» TEXTAUSZUG:
------------------------------------------------

NEUE LINKE
WASG und Linkspartei wollen fusionieren. Mit dem Dortmunder Beschluss erweitern sie das Parteienspektrum. Für die SPD wird es damit im linken Lager immer enger.
Das tut weh. Ausgerechnet jetzt. Ausgerechnet hier. Mitten in der Herzkammer der Republik, wie Herbert Wehner das Ruhrgebiet einmal genannt hat. Hier im ehemaligen Stammland der Sozialdemokraten, genauer in Dortmund unter dem großen Unionspils "U", das weithin sichtbar über der Stadt prangt, hier in der Westfalenhalle formiert sich eine neue Kraft. Sie will der SPD links das sprichwörtliche Wasser, in diesem Fall die Wähler abgraben. Die Herzkammer droht zur Schmerzkammer für die Sozialdemokraten zu werden.

------------------------------------------------

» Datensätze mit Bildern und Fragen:
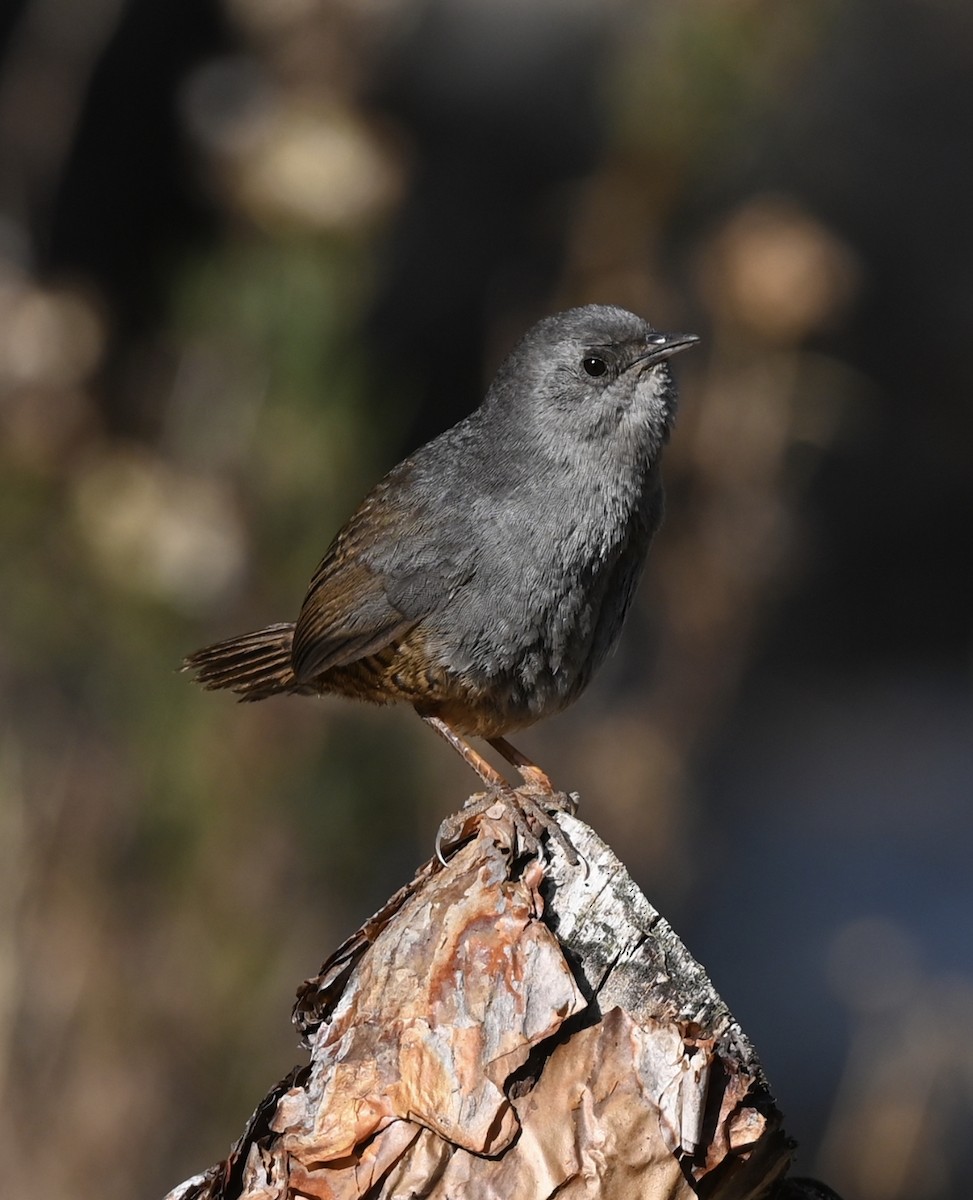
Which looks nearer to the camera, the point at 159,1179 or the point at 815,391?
the point at 159,1179

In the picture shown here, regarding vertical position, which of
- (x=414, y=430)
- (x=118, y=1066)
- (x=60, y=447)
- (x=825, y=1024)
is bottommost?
(x=825, y=1024)

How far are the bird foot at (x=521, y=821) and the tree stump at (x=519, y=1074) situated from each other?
63mm

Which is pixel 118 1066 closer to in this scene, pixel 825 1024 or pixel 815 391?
pixel 815 391

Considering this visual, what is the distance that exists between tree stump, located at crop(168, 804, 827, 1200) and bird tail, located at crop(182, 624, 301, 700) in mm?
1987

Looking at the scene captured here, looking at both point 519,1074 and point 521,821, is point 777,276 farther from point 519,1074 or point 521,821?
point 519,1074

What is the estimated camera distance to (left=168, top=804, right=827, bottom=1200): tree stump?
1942 mm

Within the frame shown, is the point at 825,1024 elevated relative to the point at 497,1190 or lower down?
elevated

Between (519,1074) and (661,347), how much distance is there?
6.77 feet

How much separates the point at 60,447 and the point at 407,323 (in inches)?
109

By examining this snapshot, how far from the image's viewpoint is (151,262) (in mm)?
6336

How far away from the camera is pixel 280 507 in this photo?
4.51 m

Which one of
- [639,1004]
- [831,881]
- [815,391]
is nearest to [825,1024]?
[831,881]

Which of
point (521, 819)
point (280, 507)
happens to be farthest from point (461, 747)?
point (521, 819)

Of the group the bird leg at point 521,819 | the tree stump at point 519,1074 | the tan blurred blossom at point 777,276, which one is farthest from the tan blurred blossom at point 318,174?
the tree stump at point 519,1074
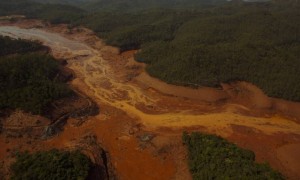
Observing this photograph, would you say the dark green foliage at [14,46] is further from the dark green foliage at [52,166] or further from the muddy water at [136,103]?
the dark green foliage at [52,166]

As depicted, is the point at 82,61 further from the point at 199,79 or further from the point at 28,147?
the point at 28,147

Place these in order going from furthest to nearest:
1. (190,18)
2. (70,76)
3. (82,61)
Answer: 1. (190,18)
2. (82,61)
3. (70,76)

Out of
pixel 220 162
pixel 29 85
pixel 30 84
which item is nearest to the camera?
pixel 220 162

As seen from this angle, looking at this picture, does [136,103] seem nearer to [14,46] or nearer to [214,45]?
[214,45]

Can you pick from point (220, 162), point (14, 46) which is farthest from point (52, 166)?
point (14, 46)

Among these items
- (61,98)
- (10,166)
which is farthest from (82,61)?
(10,166)
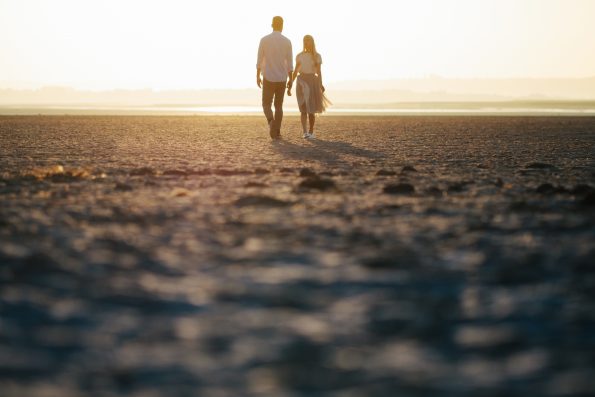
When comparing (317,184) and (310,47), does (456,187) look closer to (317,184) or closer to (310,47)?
(317,184)

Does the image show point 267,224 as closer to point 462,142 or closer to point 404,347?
point 404,347

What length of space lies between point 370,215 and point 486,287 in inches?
81.7

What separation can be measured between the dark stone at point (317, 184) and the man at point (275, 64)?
8414 mm

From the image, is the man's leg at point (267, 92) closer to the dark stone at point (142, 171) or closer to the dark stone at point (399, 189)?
the dark stone at point (142, 171)

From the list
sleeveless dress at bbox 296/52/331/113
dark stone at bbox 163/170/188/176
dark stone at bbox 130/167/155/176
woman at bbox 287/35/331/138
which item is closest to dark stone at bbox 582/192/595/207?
dark stone at bbox 163/170/188/176

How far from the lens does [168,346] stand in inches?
108

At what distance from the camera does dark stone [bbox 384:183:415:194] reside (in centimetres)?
697

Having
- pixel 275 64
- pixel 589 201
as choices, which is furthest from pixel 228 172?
pixel 275 64

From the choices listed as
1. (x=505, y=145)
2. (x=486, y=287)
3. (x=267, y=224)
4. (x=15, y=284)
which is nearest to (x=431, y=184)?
(x=267, y=224)

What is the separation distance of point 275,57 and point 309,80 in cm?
147

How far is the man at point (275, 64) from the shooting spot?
1555 cm

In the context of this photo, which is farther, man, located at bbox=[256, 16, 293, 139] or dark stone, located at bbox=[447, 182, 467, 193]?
man, located at bbox=[256, 16, 293, 139]

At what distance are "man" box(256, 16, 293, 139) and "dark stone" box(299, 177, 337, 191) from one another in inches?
331

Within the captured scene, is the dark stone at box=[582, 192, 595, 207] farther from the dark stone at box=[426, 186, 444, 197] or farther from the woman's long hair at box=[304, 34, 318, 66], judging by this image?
the woman's long hair at box=[304, 34, 318, 66]
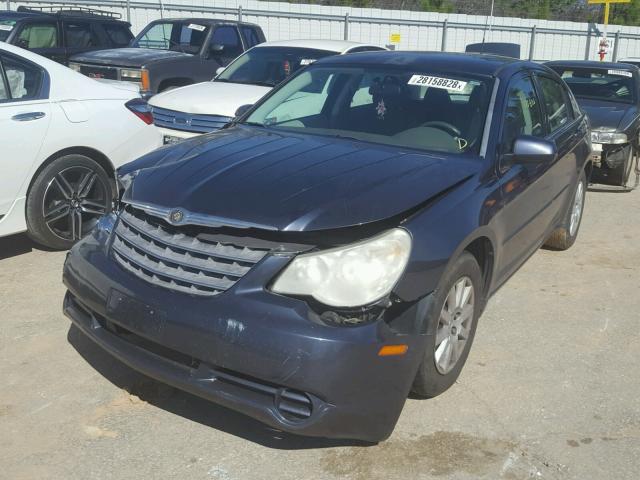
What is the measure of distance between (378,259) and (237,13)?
1799 centimetres

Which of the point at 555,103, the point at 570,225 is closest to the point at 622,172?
the point at 570,225

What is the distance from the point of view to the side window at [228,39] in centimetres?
1188

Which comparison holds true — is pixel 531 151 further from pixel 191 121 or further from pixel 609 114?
pixel 609 114

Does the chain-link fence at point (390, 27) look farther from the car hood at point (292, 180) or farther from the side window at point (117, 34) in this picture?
the car hood at point (292, 180)

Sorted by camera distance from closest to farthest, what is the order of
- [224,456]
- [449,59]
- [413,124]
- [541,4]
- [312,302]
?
[312,302] → [224,456] → [413,124] → [449,59] → [541,4]

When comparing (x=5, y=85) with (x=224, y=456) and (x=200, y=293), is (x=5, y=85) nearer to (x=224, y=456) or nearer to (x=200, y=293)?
(x=200, y=293)

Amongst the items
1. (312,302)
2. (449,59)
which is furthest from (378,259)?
(449,59)

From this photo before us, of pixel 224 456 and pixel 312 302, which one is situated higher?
pixel 312 302

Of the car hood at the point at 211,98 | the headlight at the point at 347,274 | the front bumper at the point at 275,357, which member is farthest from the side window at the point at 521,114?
the car hood at the point at 211,98

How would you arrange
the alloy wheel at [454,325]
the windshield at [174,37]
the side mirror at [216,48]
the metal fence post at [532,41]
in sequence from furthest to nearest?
the metal fence post at [532,41], the windshield at [174,37], the side mirror at [216,48], the alloy wheel at [454,325]

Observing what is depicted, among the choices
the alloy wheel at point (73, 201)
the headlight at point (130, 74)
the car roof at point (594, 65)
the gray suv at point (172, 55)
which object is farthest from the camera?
the gray suv at point (172, 55)

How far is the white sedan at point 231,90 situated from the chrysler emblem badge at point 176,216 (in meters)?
4.65

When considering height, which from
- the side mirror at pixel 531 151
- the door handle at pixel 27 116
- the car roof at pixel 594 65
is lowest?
the car roof at pixel 594 65

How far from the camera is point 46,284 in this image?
4.97 m
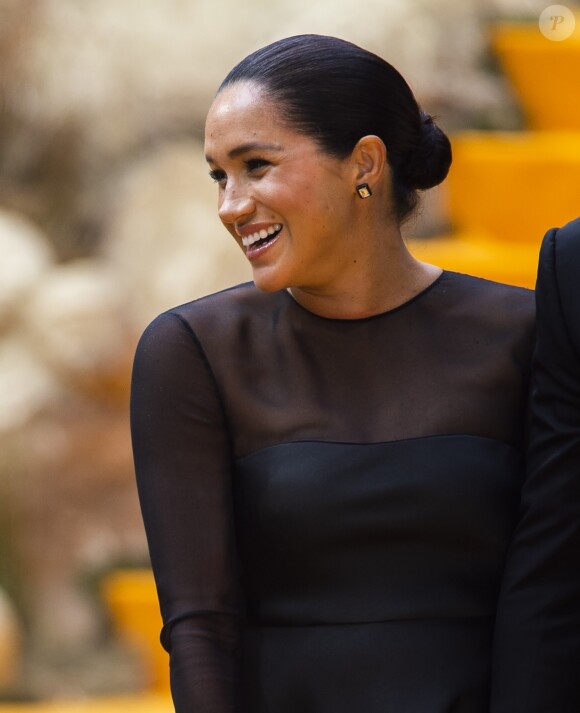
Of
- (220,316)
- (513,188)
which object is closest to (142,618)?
(513,188)

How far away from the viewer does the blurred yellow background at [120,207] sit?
168 inches

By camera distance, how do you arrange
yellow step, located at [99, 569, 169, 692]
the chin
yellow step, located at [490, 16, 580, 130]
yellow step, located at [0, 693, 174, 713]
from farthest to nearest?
yellow step, located at [490, 16, 580, 130] → yellow step, located at [99, 569, 169, 692] → yellow step, located at [0, 693, 174, 713] → the chin

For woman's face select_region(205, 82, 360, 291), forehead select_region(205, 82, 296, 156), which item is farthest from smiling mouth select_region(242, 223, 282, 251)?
forehead select_region(205, 82, 296, 156)

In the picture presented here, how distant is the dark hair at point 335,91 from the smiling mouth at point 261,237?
12 centimetres

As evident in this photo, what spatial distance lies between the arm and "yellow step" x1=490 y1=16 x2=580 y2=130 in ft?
10.1

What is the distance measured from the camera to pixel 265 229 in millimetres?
1814

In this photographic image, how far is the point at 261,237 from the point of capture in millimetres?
1816

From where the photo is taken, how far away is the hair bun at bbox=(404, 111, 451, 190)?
194 cm

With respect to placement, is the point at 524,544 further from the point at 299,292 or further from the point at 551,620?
the point at 299,292

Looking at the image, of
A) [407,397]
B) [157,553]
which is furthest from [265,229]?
[157,553]

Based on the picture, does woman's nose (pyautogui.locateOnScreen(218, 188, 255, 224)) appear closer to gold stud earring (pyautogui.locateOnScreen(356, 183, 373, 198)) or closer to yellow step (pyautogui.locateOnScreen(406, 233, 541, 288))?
gold stud earring (pyautogui.locateOnScreen(356, 183, 373, 198))

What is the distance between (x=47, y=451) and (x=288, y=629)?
2699mm

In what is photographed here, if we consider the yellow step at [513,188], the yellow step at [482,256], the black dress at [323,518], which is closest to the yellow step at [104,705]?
the yellow step at [482,256]

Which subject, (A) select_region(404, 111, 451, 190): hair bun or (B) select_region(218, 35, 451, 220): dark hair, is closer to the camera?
(B) select_region(218, 35, 451, 220): dark hair
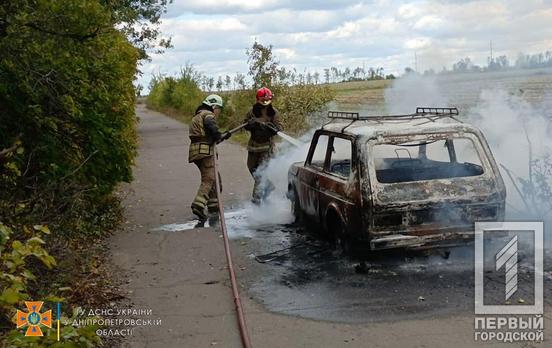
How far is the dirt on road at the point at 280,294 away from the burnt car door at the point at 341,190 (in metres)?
0.58

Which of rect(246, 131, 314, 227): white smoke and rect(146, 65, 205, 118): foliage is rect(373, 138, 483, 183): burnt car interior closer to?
rect(246, 131, 314, 227): white smoke

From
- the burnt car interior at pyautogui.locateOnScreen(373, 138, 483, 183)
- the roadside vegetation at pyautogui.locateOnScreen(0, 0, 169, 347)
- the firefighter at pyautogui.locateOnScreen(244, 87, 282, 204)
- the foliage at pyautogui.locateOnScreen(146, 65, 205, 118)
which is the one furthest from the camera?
the foliage at pyautogui.locateOnScreen(146, 65, 205, 118)

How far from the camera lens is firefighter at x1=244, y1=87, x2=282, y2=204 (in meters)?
11.1

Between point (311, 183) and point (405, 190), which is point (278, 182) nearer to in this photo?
point (311, 183)

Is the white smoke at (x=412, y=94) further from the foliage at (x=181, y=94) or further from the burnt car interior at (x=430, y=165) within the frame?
the foliage at (x=181, y=94)

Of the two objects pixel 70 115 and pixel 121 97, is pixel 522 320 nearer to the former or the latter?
pixel 70 115

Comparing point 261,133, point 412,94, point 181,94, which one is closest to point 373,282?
point 261,133

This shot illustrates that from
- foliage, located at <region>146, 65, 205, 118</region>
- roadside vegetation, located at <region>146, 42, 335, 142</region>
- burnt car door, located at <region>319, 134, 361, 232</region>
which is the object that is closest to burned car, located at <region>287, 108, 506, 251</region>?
burnt car door, located at <region>319, 134, 361, 232</region>

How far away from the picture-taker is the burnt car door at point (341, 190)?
7155mm

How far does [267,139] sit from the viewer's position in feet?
37.3

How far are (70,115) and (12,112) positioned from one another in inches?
25.5

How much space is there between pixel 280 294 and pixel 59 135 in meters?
3.56

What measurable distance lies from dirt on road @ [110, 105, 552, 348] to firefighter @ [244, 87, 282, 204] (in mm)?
1018

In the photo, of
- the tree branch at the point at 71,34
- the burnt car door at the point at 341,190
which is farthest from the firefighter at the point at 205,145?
the tree branch at the point at 71,34
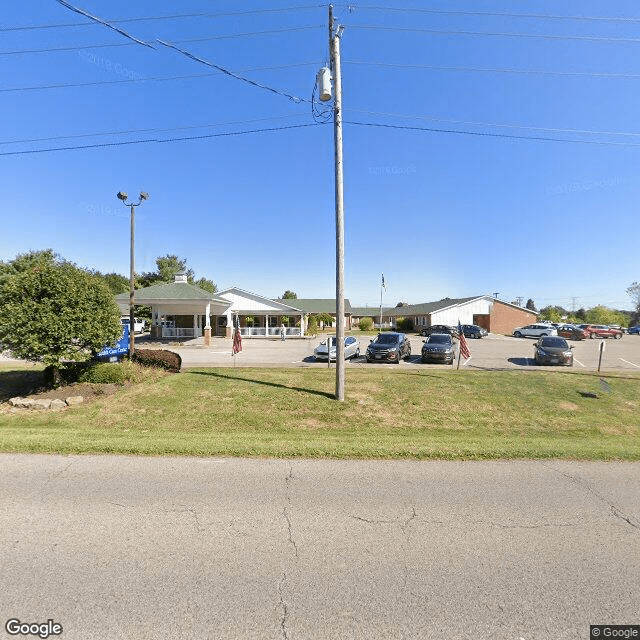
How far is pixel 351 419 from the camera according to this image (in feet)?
27.4

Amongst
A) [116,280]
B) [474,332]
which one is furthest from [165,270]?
[474,332]

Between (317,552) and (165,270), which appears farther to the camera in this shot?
(165,270)

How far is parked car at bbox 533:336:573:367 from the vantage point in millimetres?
17078

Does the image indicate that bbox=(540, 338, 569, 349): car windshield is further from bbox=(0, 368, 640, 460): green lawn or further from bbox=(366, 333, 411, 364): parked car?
bbox=(366, 333, 411, 364): parked car

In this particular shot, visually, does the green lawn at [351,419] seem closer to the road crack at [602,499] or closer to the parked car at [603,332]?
the road crack at [602,499]

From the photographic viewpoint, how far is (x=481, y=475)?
5012 millimetres

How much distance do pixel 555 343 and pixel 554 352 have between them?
2.89 ft

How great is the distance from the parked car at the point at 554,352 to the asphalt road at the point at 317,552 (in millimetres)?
14266

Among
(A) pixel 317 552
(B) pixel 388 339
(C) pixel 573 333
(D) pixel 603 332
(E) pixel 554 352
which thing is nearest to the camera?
(A) pixel 317 552

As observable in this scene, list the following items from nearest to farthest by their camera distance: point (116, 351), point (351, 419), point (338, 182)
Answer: point (351, 419) < point (338, 182) < point (116, 351)

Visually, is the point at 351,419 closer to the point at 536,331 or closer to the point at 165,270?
the point at 536,331

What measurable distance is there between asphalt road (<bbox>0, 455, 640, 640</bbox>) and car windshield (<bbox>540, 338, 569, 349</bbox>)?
14854 mm

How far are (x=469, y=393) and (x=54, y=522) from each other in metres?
10.0

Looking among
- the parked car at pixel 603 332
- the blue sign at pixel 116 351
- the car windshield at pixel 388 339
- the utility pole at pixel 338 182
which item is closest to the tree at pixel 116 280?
the blue sign at pixel 116 351
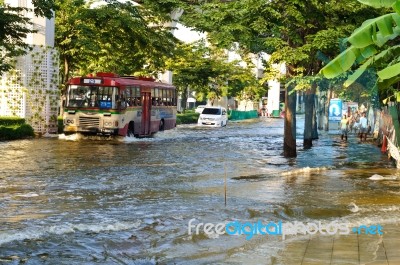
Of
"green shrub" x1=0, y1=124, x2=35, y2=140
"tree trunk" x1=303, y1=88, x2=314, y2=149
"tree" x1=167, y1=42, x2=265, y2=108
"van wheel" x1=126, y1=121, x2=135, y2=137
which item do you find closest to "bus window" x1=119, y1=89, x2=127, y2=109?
"van wheel" x1=126, y1=121, x2=135, y2=137

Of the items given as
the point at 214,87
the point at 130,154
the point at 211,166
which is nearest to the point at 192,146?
the point at 130,154

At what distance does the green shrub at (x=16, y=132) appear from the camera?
106 feet

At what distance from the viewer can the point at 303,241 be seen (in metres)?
10.5

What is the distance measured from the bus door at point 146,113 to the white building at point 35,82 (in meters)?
4.77

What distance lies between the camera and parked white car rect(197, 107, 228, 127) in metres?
55.2

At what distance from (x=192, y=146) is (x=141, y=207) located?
18.4 meters

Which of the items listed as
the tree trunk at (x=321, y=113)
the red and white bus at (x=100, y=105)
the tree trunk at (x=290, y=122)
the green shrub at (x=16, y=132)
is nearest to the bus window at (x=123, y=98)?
the red and white bus at (x=100, y=105)

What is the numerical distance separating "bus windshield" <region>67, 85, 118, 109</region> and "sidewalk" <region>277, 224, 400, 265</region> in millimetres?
22590

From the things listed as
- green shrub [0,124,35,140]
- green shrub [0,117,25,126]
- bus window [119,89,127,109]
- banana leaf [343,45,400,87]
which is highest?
banana leaf [343,45,400,87]

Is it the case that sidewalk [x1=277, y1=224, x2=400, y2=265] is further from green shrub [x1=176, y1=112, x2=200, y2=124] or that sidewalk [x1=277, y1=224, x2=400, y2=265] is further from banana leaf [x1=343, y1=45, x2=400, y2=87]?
green shrub [x1=176, y1=112, x2=200, y2=124]

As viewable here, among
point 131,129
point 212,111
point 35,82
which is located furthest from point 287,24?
point 212,111

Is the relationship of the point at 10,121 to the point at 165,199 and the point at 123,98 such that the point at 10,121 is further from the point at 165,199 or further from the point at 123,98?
the point at 165,199

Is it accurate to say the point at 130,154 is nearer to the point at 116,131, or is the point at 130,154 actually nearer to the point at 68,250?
the point at 116,131

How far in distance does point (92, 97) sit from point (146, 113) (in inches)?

------------------------------------------------

» AUFGABENSTELLUNG:
1. Gib den Artikel über die Fusion von WASG und Linkspartei ab „Das tut weh.“ und weiter bis einschließlich „Sozialdemokraten zu werden.“ wieder. Benenne dabei „Westfalenhalle“ in „Messehalle“ um.
2. Schreibe den Artikel über die Fusion von WASG und Linkspartei im Anschluss an seinen letzten Satz weiter.

» SCHRIFTLICHE ANTWORTEN:
1.
Das tut weh. Ausgerechnet jetzt. Ausgerechnet hier. Mitten in der Herzkammer der Republik, wie Herbert Wehner das Ruhrgebiet einmal genannt hat. Hier im ehemaligen Stammland der Sozialdemokraten, genauer in Dortmund unter dem großen Unionspils "U", das weithin sichtbar über der Stadt prangt, hier in der Messehalle formiert sich eine neue Kraft. Sie will der SPD links das sprichwörtliche Wasser, in diesem Fall die Wähler abgraben. Die Herzkammer droht zur Schmerzkammer für die Sozialdemokraten zu werden.

2.
Zielstrebig haben die Wahlalternative Arbeit und Soziale Gerechtigkeit (WASG) und die Linkspartei.PDS am 24. und 25. März die nunmehr seit 2005 vorbereitete Parteifusion beschlossen. Die klaren Voten zum Verschmelzungsvertrag - bei der Linkspartei hob nicht einer seinen Arm gegen die Fusion, bei der Wahlalternative stimmten knapp 88 Prozent dafür - belegen den nahezu unbändig erscheinenden Willen zum Zusammenschluss. Dafür werden auch Kompromisse jenseits der Schmerzgrenze eingegangen. Oder - wie Lothar Bisky, Parteivorsitzender der Linkspartei und wohl designierter Chef der vereinten Linken - es am Parteitagssamstag formulierte: "Die Frage, wie lang Regenwürmer sind" solle doch bitteschön noch um ein Jahr verschoben werden, schließlich habe jetzt die Bildung der neuen Partei "absolute Priorität".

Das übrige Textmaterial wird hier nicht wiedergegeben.